Ulaanbaatar /MONTSAME/ Head of Cabinet Secretariat G.Zandanshatar worked in ger districts in Songinokhairkhan and Khan-Uul districts on the first day of 2018.

He is working to review solutions and develop plans for short- (until 2019), mid- (until 2021) and long-term (until 2025) to decrease air pollution in Ulaanbaatar for the discussion by the Government this Wednesday. He attended the meeting of the working group in charge of formulating and implementing national program to reduce air and environment pollution, and noted the importance of thermal insulation methods tailored to needs of each household.

Mr.Zandanshatar said that combination of Government actions and proposals sent by individuals, organizations and NGOs will be more effective to reach to targeted groups.

Individuals are seeking their own solutions to counter the problem. One family in Khan Uul district’s 6th khoroo decreased heat loss by properly insulating their house and cut their monthly maintenance costs three times by using electric heaters. Two households of Songinokhairkhan district’s 5th khoroo are using stove “Nuudelchin” (Nomad) invented by Ts.Munkhbaatar and coal consumption is proved to be reduced twofold.

— PROMPT 1 —
List every year mentioned in the news item on Ulaanbaatar's air pollution.
— PROMPT 2 —
Edit the news item on Ulaanbaatar's air pollution: rewrite it starting at "Ulaanbaatar /MONTSAME/ Head" and ending at "to targeted groups.", putting "session" in place of "meeting".
— PROMPT 3 —
Continue the news item on Ulaanbaatar's air pollution from its final sentence.
The listing below comes from a source unrelated to the news item.

— STORED DATA —
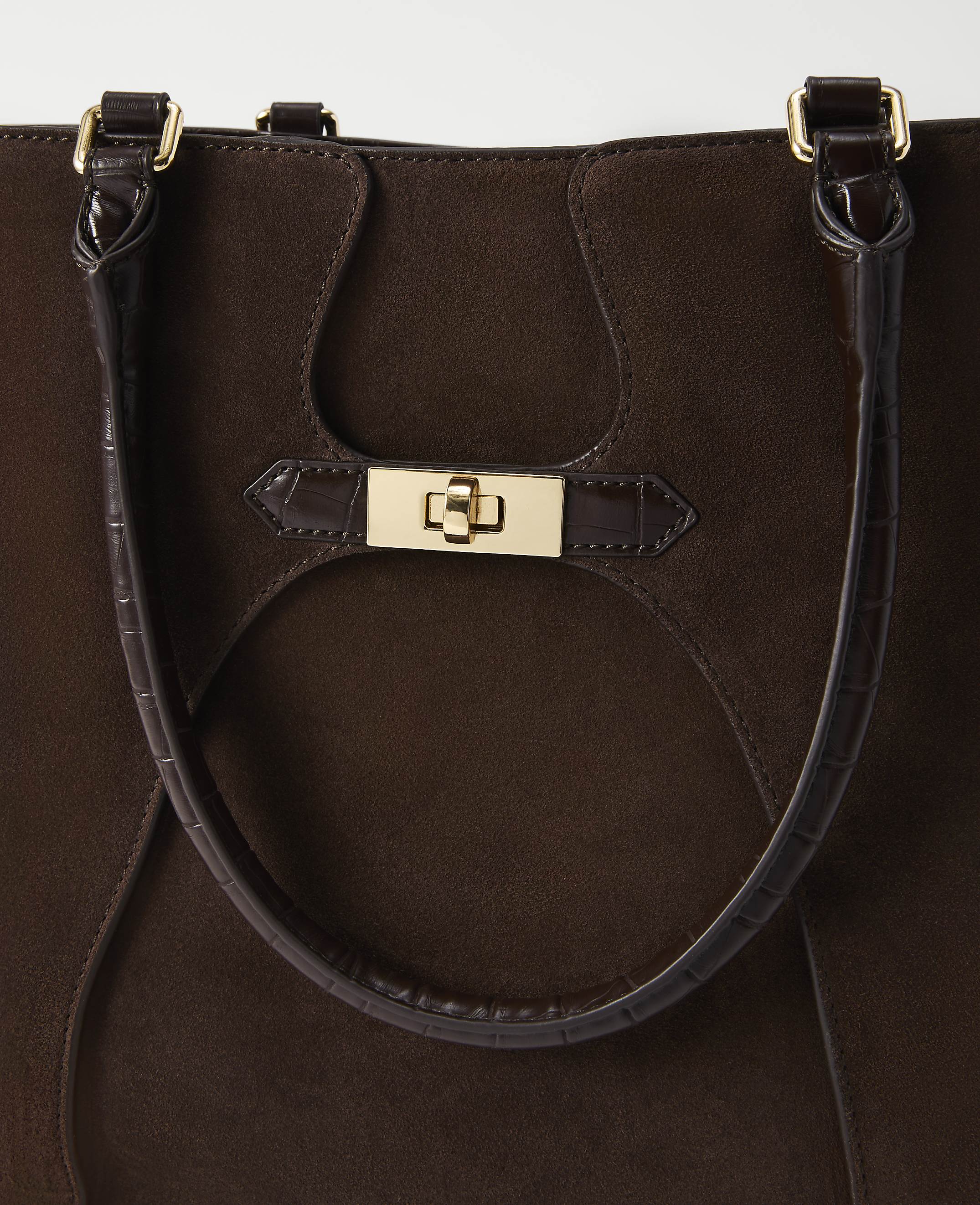 Suede Buckle Tote - thumbnail 4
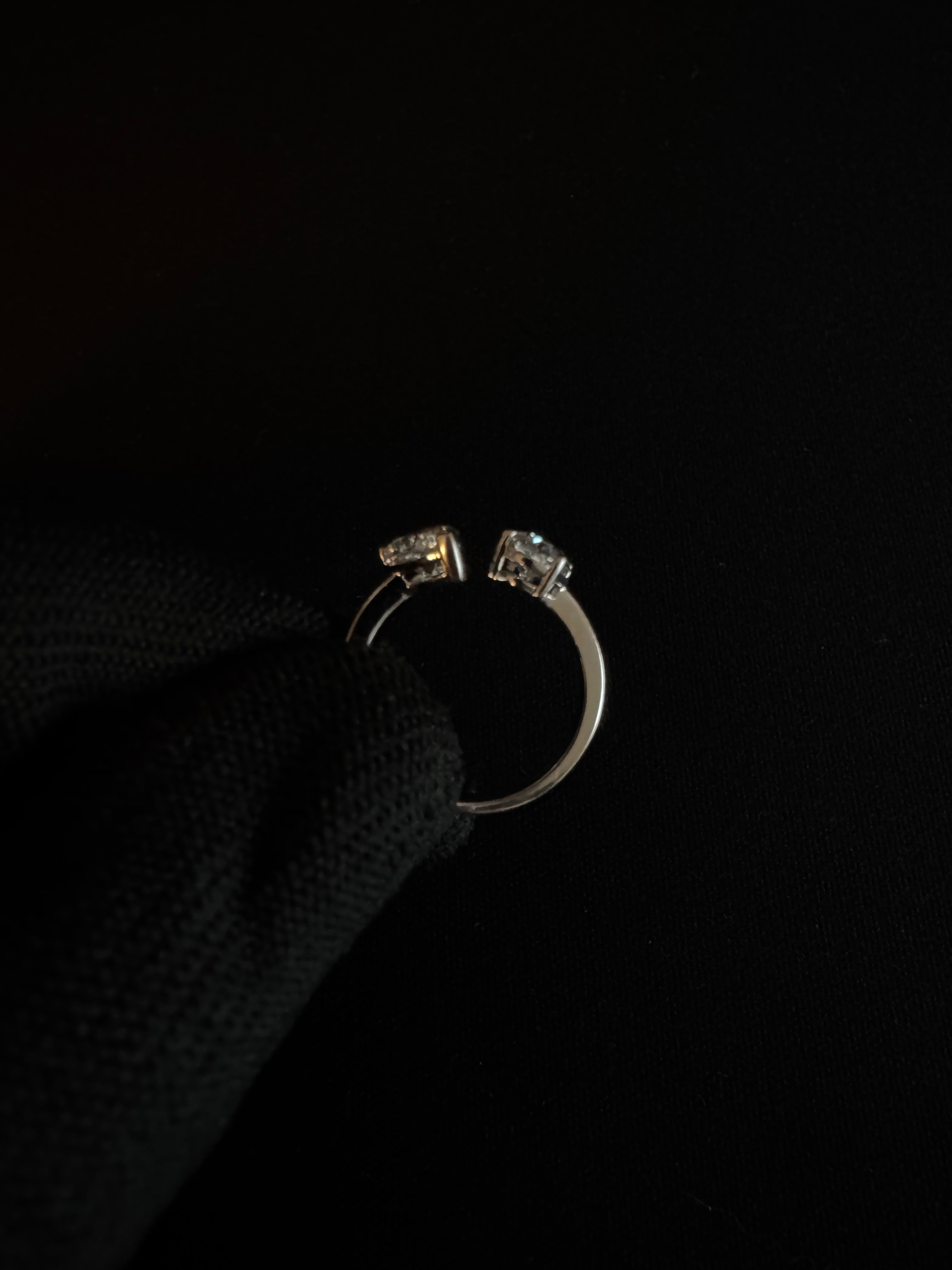 Double Stone Oval & Pear Ring (TCW: 2.12)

— EXPECTED ANSWER 1 —
2018, 2019, 2021, 2025

— EXPECTED ANSWER 2 —
Ulaanbaatar /MONTSAME/ Head of Cabinet Secretariat G.Zandanshatar worked in ger districts in Songinokhairkhan and Khan-Uul districts on the first day of 2018.

He is working to review solutions and develop plans for short- (until 2019), mid- (until 2021) and long-term (until 2025) to decrease air pollution in Ulaanbaatar for the discussion by the Government this Wednesday. He attended the session of the working group in charge of formulating and implementing national program to reduce air and environment pollution, and noted the importance of thermal insulation methods tailored to needs of each household.

Mr.Zandanshatar said that combination of Government actions and proposals sent by individuals, organizations and NGOs will be more effective to reach to targeted groups.

— EXPECTED ANSWER 3 —
Mr. Zandanshatar also instructed officials to promptly organize a detailed research on moving ger district residents to apartments. Within this framework, the work group was assigned to study possibiilites of putting 40 thousand apartments, currently available on the market, into economic circulation.

In addition, he ordered formulation of a short-term solution to minimize raw coal consumption and to prohibit transport of raw coal to the capital, as informed by the Government Media and Public Relations Department.